What you need to do
[A] According to the DollySave benchmark text, how much faster than BGSAVE is DollySave when it runs single-threaded?
[B] Render the listing from the line containing "The image here shows which among" through the final line of the listing as a Markdown table with the columns No. and Text, omitting blank lines.
— begin Extracted text —
Even single-threaded, with none of the parallel-sender machinery engaged, DollySave is 6.5× faster than BGSAVE. The advantage isn't coming only from threads it's coming also from the fact that we send raw memory with no serialization. DollySave avoids object serialization entirely by streaming raw memory, which removes a major CPU and latency component inherent in RDB generation. We have not tested complex objects that may increase the duration gap even further.


Summary across all four scenarios

Scenario Duration (BGSAVE → Dolly) Extra RSS (BGSAVE → Dolly) Freeze (BGSAVE → Dolly)
1. Idle 1102 s → 31 s (35×) 2.28 GB → 37 MB 4207 ms → 233 ms
2. 400K GET + 1.5K SET 1084 s → 32 s (34×) 24.0 GB → 97 MB 4173 ms → 1216 ms
3. 400K GET + 100K SET 527 s + OOM → 33 s ~200 GB + OOM → 144 MB 8346 ms → 1736 ms
4. Single-thread (small instance) 150 s → 23 s (6.5×) 149 MB → 9 MB 329 ms → 85 ms

What this costs Valkey to support

Almost nothing. One new admin command CLEAN_STATE_FOR_DOLLY_SAVE ~240 LoC, run once on the restored target to clear source-host identity (runid, cluster node-id, peers, epochs) while preserving replication state so the target can PSYNC partial-resync against its new primary. The BGSAVE/fork() path is completely untouched.
— end Extracted text —
— begin Given data —
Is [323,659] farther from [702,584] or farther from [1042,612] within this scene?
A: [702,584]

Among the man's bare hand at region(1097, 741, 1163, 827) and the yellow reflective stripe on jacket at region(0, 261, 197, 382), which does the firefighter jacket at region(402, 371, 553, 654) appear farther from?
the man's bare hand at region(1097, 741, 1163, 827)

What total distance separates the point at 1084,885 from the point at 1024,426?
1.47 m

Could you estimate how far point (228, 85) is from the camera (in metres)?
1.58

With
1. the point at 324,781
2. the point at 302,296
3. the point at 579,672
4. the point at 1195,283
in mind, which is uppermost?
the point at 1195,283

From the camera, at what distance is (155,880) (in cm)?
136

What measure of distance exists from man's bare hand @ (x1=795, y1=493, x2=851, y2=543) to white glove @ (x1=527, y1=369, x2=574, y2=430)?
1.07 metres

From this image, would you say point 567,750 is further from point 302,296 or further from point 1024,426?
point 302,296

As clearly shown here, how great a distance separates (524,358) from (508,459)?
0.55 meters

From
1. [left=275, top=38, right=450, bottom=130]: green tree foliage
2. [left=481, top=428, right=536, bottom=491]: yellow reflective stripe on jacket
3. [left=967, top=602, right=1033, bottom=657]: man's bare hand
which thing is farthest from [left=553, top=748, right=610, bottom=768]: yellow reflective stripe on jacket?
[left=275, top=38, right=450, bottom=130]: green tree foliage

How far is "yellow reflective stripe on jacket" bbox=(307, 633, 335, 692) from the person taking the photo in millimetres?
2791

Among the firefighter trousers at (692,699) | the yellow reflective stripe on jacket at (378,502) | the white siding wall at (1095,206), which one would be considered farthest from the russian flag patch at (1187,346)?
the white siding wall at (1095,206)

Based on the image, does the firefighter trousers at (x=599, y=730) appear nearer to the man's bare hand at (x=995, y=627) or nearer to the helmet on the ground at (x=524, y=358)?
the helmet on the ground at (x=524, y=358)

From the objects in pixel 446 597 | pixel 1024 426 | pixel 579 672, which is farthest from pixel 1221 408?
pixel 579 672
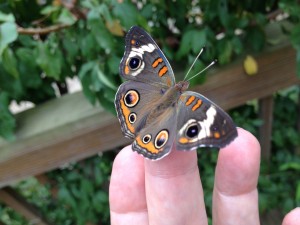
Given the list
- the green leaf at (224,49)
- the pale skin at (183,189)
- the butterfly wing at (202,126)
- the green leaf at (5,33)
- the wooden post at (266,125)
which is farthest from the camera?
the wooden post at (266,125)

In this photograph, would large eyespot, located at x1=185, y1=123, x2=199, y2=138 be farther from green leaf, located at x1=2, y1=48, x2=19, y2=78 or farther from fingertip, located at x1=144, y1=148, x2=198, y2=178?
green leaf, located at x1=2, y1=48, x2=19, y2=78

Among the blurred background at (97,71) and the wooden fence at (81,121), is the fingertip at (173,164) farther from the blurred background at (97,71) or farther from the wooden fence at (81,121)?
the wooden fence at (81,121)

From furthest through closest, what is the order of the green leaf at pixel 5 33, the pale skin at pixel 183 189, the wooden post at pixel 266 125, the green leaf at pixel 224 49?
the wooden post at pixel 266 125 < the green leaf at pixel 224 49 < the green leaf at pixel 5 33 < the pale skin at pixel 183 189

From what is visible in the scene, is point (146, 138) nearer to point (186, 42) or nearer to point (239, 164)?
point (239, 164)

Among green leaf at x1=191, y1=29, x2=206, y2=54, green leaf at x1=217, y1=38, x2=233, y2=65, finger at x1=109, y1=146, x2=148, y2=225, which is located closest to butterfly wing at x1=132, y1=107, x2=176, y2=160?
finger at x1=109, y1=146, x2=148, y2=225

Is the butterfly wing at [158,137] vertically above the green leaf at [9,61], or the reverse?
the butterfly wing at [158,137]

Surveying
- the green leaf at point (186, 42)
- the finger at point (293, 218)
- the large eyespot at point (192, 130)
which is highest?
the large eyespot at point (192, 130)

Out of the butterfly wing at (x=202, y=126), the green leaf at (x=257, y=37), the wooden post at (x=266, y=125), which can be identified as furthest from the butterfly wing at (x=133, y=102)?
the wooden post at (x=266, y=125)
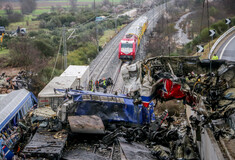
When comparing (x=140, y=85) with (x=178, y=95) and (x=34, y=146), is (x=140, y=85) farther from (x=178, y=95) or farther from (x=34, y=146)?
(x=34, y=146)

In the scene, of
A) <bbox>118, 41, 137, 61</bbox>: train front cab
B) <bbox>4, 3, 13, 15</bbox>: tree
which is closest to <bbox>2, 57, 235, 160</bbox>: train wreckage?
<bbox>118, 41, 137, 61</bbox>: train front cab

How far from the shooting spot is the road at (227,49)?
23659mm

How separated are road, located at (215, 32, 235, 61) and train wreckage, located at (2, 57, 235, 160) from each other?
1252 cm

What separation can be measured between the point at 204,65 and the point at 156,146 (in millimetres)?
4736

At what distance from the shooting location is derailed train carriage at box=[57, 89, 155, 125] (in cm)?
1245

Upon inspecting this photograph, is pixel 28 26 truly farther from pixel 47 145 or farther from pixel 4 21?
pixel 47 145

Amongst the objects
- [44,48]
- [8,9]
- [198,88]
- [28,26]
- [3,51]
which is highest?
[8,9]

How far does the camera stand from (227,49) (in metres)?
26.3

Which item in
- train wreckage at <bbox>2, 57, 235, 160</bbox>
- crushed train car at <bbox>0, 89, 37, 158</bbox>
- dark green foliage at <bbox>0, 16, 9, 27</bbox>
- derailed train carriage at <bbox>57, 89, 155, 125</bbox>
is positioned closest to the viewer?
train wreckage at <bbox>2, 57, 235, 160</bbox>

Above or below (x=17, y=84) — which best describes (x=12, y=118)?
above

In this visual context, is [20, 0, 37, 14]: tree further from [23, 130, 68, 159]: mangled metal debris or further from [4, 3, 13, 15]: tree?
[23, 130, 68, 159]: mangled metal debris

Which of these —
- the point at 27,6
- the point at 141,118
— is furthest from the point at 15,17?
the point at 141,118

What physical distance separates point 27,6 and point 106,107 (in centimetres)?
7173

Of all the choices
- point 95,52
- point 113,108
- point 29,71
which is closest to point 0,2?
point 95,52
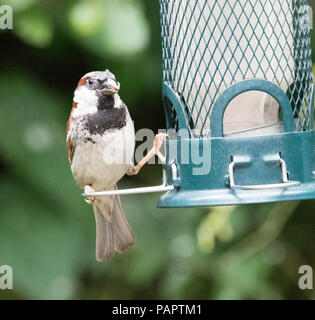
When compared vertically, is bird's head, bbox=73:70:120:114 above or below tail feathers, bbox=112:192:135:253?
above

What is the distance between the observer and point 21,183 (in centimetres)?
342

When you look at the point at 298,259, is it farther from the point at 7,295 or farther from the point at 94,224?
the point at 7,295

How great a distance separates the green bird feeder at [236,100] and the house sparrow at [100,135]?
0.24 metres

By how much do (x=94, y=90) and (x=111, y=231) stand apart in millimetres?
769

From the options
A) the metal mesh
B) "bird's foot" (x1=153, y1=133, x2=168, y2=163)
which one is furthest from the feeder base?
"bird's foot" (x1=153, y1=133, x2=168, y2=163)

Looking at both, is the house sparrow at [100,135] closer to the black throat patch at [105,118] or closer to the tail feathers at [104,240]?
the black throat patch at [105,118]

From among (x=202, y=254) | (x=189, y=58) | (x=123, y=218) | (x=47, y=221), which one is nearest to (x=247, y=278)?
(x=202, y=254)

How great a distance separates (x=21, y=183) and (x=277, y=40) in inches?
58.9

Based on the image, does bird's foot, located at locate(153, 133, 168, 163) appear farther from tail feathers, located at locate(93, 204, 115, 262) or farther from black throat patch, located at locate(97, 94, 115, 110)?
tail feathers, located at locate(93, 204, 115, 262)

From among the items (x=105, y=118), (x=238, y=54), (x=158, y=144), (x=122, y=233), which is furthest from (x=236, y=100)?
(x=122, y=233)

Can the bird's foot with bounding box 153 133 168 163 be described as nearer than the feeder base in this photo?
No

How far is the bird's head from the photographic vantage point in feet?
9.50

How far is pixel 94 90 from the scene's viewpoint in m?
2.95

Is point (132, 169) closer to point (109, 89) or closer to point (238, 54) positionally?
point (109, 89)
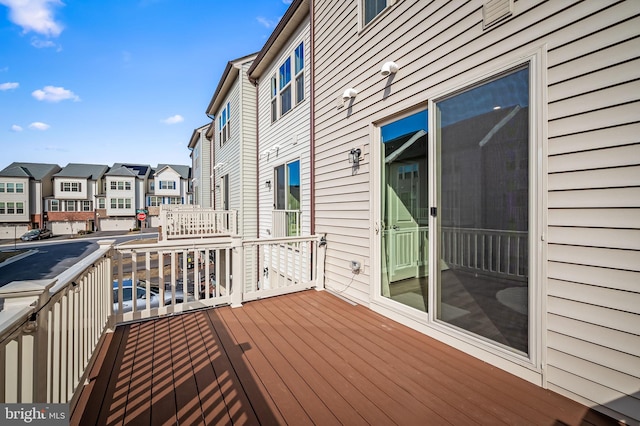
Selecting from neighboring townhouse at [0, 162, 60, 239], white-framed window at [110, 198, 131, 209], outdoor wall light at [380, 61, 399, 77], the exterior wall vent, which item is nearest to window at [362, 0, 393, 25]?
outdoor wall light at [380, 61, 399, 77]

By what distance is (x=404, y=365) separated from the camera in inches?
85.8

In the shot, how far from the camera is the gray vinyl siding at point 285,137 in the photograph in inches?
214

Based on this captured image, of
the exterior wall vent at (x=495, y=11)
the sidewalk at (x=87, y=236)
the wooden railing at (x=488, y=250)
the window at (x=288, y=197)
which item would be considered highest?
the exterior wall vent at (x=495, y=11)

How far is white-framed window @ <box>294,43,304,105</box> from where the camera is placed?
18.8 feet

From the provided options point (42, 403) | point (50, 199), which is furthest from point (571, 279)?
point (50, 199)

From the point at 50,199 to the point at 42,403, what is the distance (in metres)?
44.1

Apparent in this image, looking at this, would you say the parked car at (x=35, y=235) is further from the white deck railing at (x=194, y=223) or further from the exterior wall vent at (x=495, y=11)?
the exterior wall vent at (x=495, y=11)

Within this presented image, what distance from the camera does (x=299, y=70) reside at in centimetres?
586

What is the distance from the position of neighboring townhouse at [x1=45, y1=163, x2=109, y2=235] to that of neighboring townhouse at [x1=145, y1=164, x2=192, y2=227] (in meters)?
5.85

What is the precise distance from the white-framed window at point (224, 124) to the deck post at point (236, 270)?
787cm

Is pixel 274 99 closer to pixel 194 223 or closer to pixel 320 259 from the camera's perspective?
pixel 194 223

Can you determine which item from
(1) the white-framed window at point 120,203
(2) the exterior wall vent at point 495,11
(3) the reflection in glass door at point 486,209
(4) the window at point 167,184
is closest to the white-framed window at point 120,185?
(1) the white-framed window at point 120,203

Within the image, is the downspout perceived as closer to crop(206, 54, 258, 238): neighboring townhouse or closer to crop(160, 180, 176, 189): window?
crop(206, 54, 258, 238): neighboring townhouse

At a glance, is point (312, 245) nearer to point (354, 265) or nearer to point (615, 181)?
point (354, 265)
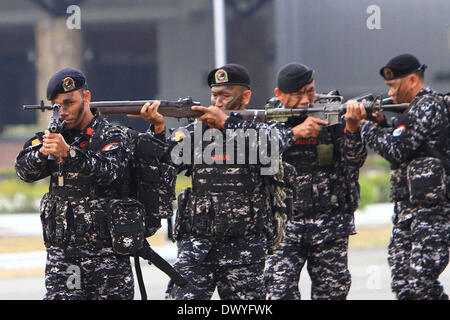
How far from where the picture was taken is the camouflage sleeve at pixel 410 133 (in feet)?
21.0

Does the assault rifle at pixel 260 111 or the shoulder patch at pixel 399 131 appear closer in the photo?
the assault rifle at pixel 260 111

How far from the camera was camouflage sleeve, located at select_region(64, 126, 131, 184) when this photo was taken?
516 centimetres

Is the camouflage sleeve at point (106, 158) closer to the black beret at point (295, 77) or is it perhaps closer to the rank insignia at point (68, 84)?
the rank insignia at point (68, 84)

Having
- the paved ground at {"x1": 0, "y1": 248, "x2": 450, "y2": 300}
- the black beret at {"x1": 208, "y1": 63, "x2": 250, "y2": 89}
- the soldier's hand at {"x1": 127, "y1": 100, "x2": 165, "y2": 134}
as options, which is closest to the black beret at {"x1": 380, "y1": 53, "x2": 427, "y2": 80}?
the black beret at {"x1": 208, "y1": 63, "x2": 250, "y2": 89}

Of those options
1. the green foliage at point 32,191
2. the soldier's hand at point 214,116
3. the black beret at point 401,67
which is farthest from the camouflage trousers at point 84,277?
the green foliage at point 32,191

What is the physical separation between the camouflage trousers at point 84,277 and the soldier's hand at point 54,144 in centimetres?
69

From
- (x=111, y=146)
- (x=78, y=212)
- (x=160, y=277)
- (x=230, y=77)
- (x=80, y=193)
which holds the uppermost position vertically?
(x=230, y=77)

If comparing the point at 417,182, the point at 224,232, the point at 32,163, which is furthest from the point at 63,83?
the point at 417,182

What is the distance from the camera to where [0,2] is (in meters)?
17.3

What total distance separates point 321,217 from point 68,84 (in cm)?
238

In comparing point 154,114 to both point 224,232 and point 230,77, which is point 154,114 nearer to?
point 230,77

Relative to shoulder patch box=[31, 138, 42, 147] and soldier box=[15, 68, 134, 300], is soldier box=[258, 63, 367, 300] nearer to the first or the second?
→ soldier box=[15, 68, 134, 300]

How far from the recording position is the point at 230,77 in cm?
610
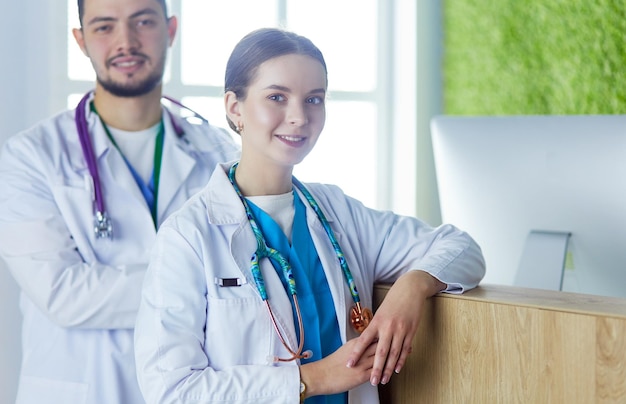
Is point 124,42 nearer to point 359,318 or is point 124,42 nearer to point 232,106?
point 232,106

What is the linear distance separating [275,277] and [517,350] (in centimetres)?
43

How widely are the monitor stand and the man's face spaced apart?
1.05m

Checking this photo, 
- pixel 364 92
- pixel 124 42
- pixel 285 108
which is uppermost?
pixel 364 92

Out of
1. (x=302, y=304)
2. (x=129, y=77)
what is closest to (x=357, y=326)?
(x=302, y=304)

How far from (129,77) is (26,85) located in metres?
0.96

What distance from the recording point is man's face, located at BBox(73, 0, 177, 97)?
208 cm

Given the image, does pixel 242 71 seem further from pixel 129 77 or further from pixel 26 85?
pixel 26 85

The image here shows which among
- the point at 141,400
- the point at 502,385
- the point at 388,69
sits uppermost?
— end Given data —
Answers to the exercise
[A] 6.5× faster

[B]
| No. | Text |
|---|---|
| 1 | The image here shows which among |
| 2 | - the point at 141,400 |
| 3 | - the point at 502,385 |
| 4 | - the point at 388,69 |
| 5 | sits uppermost? |